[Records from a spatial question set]
== == ==

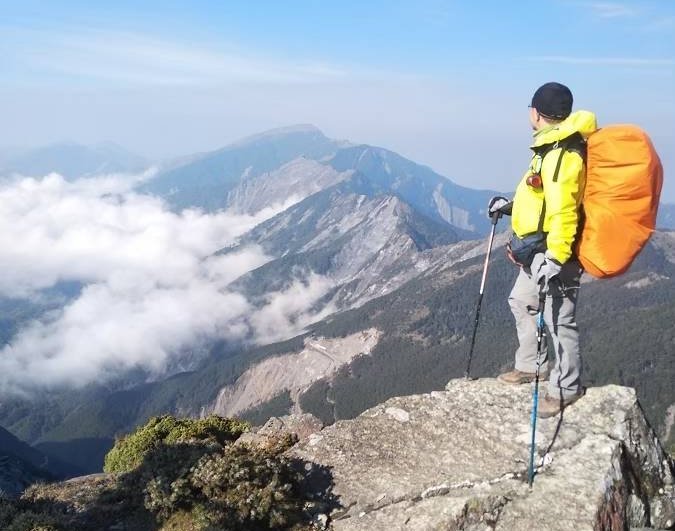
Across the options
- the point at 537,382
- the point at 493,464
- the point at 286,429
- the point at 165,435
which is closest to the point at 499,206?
the point at 537,382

== == ==

JOB: Retype every one of the records above word for word, leaving out the pictures.

FINISHED TASK:
Across the options
- the point at 537,382
- the point at 493,464
- the point at 286,429
- the point at 165,435
which is closest to the point at 499,206?
the point at 537,382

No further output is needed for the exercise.